** Directive **
Copy every one of the records below word for word, omitting the pictures.

.....

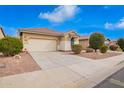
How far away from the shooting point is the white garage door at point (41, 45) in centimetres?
2360

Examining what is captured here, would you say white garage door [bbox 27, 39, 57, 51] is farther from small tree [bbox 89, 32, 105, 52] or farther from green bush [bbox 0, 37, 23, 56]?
green bush [bbox 0, 37, 23, 56]

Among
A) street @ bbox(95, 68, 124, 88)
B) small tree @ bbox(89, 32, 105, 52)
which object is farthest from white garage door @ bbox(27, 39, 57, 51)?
street @ bbox(95, 68, 124, 88)

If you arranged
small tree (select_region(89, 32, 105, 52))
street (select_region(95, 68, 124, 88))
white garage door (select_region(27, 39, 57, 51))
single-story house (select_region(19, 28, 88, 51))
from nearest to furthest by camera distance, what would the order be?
street (select_region(95, 68, 124, 88))
single-story house (select_region(19, 28, 88, 51))
white garage door (select_region(27, 39, 57, 51))
small tree (select_region(89, 32, 105, 52))

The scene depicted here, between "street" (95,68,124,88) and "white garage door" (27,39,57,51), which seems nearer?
"street" (95,68,124,88)

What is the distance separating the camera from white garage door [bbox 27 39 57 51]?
23.6 meters

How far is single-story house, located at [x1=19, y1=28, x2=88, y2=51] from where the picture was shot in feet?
75.4

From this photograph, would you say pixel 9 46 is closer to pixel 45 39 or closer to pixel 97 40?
pixel 45 39

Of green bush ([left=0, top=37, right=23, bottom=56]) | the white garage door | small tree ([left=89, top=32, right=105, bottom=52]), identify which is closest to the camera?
green bush ([left=0, top=37, right=23, bottom=56])

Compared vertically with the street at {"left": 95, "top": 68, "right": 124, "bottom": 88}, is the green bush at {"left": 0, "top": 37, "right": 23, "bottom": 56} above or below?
above

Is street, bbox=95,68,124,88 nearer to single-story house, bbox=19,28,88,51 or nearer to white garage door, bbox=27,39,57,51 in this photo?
single-story house, bbox=19,28,88,51

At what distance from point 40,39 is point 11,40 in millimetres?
10218

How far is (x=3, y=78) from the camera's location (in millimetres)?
8188
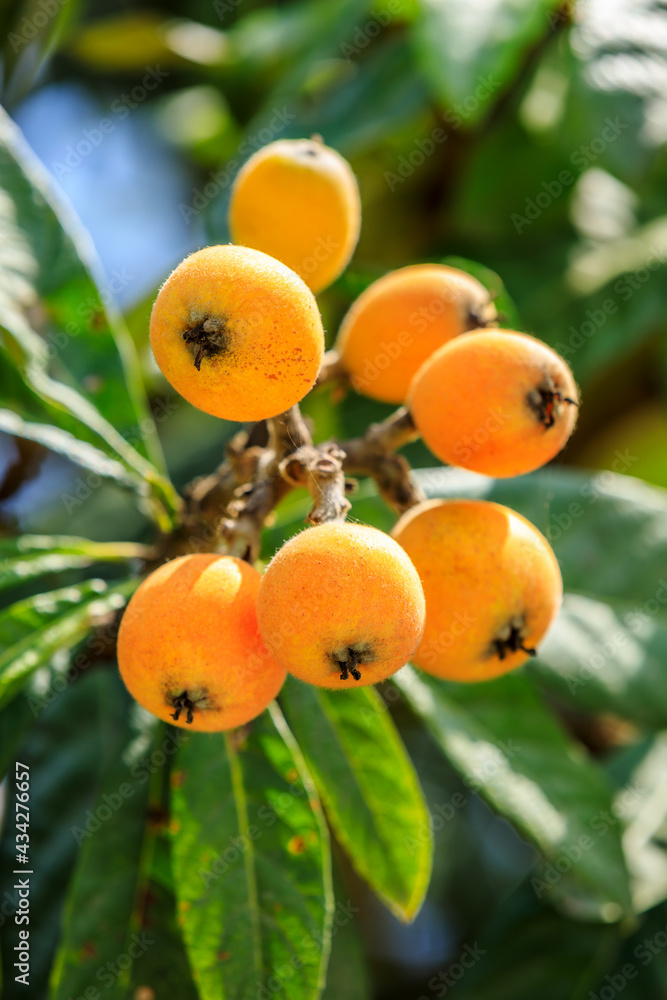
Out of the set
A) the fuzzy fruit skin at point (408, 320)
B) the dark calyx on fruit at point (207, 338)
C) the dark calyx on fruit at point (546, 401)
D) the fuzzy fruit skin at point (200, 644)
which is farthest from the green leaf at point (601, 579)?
the dark calyx on fruit at point (207, 338)

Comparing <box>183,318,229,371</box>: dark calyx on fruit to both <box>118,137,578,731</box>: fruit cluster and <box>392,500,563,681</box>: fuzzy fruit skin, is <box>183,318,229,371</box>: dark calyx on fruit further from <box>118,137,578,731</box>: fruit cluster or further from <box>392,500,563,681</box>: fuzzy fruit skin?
<box>392,500,563,681</box>: fuzzy fruit skin

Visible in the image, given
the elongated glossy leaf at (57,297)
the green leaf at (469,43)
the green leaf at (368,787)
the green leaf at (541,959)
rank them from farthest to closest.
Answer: the green leaf at (541,959)
the green leaf at (469,43)
the elongated glossy leaf at (57,297)
the green leaf at (368,787)

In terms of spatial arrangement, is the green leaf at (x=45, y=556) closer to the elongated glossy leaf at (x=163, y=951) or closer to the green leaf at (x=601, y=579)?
the green leaf at (x=601, y=579)

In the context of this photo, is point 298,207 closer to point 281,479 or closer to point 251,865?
point 281,479

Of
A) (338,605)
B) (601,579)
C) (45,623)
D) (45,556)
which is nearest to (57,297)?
(45,556)

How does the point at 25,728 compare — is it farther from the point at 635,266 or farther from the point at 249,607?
the point at 635,266
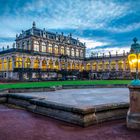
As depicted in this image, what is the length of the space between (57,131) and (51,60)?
76.1 meters

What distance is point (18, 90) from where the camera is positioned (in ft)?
58.7

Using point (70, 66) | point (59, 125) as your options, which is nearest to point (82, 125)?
point (59, 125)

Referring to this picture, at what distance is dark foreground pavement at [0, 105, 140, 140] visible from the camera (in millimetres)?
6223

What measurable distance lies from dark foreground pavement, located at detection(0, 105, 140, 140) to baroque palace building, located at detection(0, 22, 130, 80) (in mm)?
51907

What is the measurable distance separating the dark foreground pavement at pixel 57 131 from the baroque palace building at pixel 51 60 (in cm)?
5191

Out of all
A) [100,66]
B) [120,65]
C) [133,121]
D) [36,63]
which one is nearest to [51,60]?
[36,63]

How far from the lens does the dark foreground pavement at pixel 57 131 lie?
6.22 m

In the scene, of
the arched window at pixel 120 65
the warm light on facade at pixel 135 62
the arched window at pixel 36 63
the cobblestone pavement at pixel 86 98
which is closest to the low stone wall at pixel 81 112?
the cobblestone pavement at pixel 86 98

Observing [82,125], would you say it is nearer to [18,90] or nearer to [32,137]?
[32,137]

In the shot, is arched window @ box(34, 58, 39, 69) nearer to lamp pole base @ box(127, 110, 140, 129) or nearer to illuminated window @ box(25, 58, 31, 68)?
illuminated window @ box(25, 58, 31, 68)

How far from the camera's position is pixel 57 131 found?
22.7 ft

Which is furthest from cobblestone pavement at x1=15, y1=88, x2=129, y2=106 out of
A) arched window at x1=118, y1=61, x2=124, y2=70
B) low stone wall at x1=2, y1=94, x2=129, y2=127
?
arched window at x1=118, y1=61, x2=124, y2=70

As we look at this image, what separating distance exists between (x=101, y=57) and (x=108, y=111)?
297 ft

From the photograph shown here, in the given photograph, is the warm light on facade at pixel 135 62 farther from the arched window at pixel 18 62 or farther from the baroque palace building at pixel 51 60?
the arched window at pixel 18 62
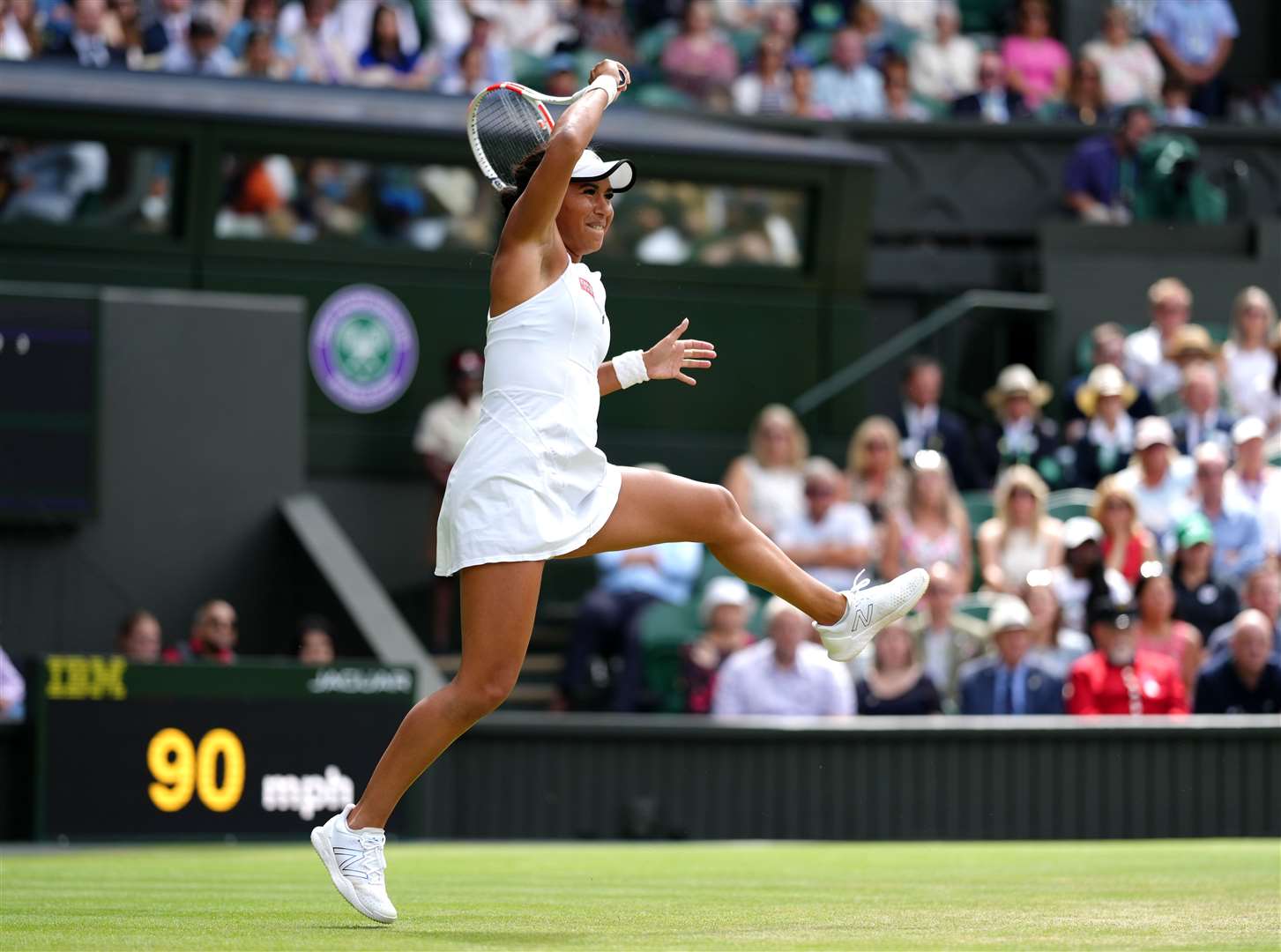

.....

** The completed task **
How far away from the shooting point is the white garage door at point (41, 45) in centimetres?
2360

Examining what is captured here, would you say white garage door [bbox 27, 39, 57, 51] is farther from small tree [bbox 89, 32, 105, 52] or farther from green bush [bbox 0, 37, 23, 56]?
green bush [bbox 0, 37, 23, 56]

Among
A) street @ bbox(95, 68, 124, 88)
B) small tree @ bbox(89, 32, 105, 52)
which object is farthest from white garage door @ bbox(27, 39, 57, 51)?
street @ bbox(95, 68, 124, 88)

If you arranged
small tree (select_region(89, 32, 105, 52))
street (select_region(95, 68, 124, 88))
white garage door (select_region(27, 39, 57, 51))
single-story house (select_region(19, 28, 88, 51))
from nearest to furthest by camera distance, what would the order be?
street (select_region(95, 68, 124, 88))
single-story house (select_region(19, 28, 88, 51))
white garage door (select_region(27, 39, 57, 51))
small tree (select_region(89, 32, 105, 52))

The scene depicted here, between "street" (95,68,124,88) and "white garage door" (27,39,57,51), which seems nearer?
"street" (95,68,124,88)

What is the distance separating the camera from white garage door [bbox 27 39 57 51]?
23.6 meters

How far is single-story house, located at [x1=19, y1=28, x2=88, y2=51] from where the picture was shot in feet?
75.4

From this photograph, would you say pixel 9 46 is closer to pixel 45 39 or closer to pixel 97 40?
pixel 45 39

Of green bush ([left=0, top=37, right=23, bottom=56]) | the white garage door | small tree ([left=89, top=32, right=105, bottom=52]), identify which is closest to the camera?
green bush ([left=0, top=37, right=23, bottom=56])

Compared vertically with the street at {"left": 95, "top": 68, "right": 124, "bottom": 88}, is the green bush at {"left": 0, "top": 37, "right": 23, "bottom": 56} above or below?
above

Is street, bbox=95,68,124,88 nearer to single-story house, bbox=19,28,88,51 or nearer to white garage door, bbox=27,39,57,51 in this photo?
single-story house, bbox=19,28,88,51

At what distance from point 40,39 is point 11,40 in millimetres?
10218

How far is (x=3, y=78) from the camera's location (in millimetres)?
8188
Out of the set
A) the fuzzy fruit skin at point (408, 320)
B) the dark calyx on fruit at point (207, 338)
C) the dark calyx on fruit at point (546, 401)
D) the fuzzy fruit skin at point (200, 644)
which is farthest from the green leaf at point (601, 579)?
the dark calyx on fruit at point (207, 338)

Comparing <box>183,318,229,371</box>: dark calyx on fruit to both <box>118,137,578,731</box>: fruit cluster and <box>392,500,563,681</box>: fuzzy fruit skin, is <box>183,318,229,371</box>: dark calyx on fruit further from <box>118,137,578,731</box>: fruit cluster or further from <box>392,500,563,681</box>: fuzzy fruit skin?
<box>392,500,563,681</box>: fuzzy fruit skin

Visible in the image, given
the elongated glossy leaf at (57,297)
the green leaf at (469,43)
the green leaf at (368,787)
the green leaf at (541,959)
rank them from farthest to closest.
Answer: the green leaf at (541,959)
the green leaf at (469,43)
the elongated glossy leaf at (57,297)
the green leaf at (368,787)

In terms of spatial arrangement, is the green leaf at (x=45, y=556) closer to the elongated glossy leaf at (x=163, y=951) or closer to the green leaf at (x=601, y=579)?
the green leaf at (x=601, y=579)

In the context of this photo, is point 298,207 closer to point 281,479 or closer to point 251,865?
point 281,479

Of
A) (338,605)
B) (601,579)
C) (45,623)
D) (45,556)
which is nearest to (57,297)?
(45,556)

How does the point at 25,728 compare — is it farther from the point at 635,266 or farther from the point at 249,607?
the point at 635,266
As depicted in this image, what is the length of the space between (57,131) and (51,60)?
76.1 meters

What distance is point (18, 90) from where the camera is positioned (in ft)?
58.7

Using point (70, 66) | point (59, 125) as your options, which is nearest to point (82, 125)?
point (59, 125)

Referring to this picture, at what distance is dark foreground pavement at [0, 105, 140, 140] visible from the camera (in millimetres)?
6223

What measurable distance lies from dark foreground pavement, located at detection(0, 105, 140, 140) to baroque palace building, located at detection(0, 22, 130, 80) (in mm)?
51907

What is the measurable distance separating the dark foreground pavement at pixel 57 131 from the baroque palace building at pixel 51 60 (in cm)?
5191

Out of all
A) [100,66]
B) [120,65]
C) [133,121]
D) [36,63]
which one is nearest to [51,60]?
[36,63]

How far from the lens does the dark foreground pavement at pixel 57 131 lie?
6.22 m

In the scene, of
the arched window at pixel 120 65
the warm light on facade at pixel 135 62
the arched window at pixel 36 63
the cobblestone pavement at pixel 86 98
which is closest to the low stone wall at pixel 81 112?
the cobblestone pavement at pixel 86 98

Observing [82,125], would you say it is nearer to [18,90] or nearer to [32,137]?
[32,137]

In the shot, is arched window @ box(34, 58, 39, 69) nearer to lamp pole base @ box(127, 110, 140, 129) or nearer to illuminated window @ box(25, 58, 31, 68)?
illuminated window @ box(25, 58, 31, 68)

How far from the camera's position is pixel 57 131 found?
22.7 ft

Which is furthest from cobblestone pavement at x1=15, y1=88, x2=129, y2=106 out of
A) arched window at x1=118, y1=61, x2=124, y2=70
B) low stone wall at x1=2, y1=94, x2=129, y2=127
?
arched window at x1=118, y1=61, x2=124, y2=70

As we look at this image, what separating distance exists between (x=101, y=57) and (x=108, y=111)?
297 ft

From the photograph shown here, in the given photograph, is the warm light on facade at pixel 135 62 farther from the arched window at pixel 18 62 or farther from the baroque palace building at pixel 51 60?
the arched window at pixel 18 62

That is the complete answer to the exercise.